4. Context window math matters for clients.
max_model_len is the total budget shared between input and output. If your client sends
max_tokens: 32000 and your prompt is already 13K tokens, every request will be rejected.
Cap max_tokens in the client config to something realistic.
5. RTX 4000 Ada is a capable serving GPU for 14B models. 20GB VRAM at Hetzner bare-metal pricing works well for this class of model. After the fixes, the setup runs at 90W with 20+ tok/s throughput — comfortable for interactive developer use.
6. Client capability flags must match the actual model.
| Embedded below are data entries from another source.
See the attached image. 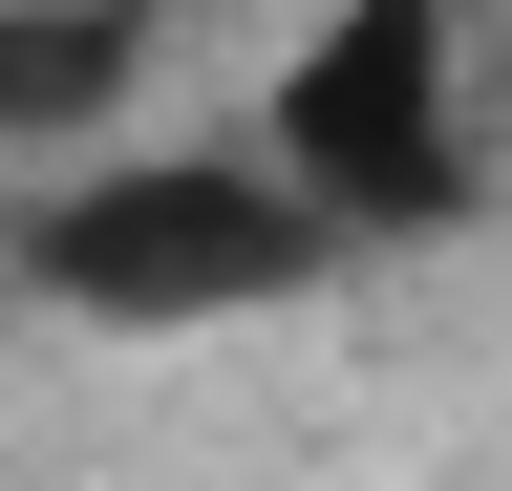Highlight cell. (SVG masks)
<instances>
[{
    "label": "cell",
    "instance_id": "1",
    "mask_svg": "<svg viewBox=\"0 0 512 491\" xmlns=\"http://www.w3.org/2000/svg\"><path fill=\"white\" fill-rule=\"evenodd\" d=\"M278 257H299V214L256 193V171H128V193H86L43 235L64 299H150V321H171V299H256Z\"/></svg>",
    "mask_w": 512,
    "mask_h": 491
}]
</instances>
reasoning: true is for thinking models (QwQ, Qwen3-thinking). Setting it on a standard
instruct model produces mysterious safety refusals that look like content-policy triggers.
If the model refuses via client but works via direct curl, the problem is in the request
formatting — not the model.
This setup is now running in production at Obmondo for internal developer tooling via OpenCode. The agentic coding workflow (multi-step file edits, test runs, commit messages) all works on the local model with no external API dependency.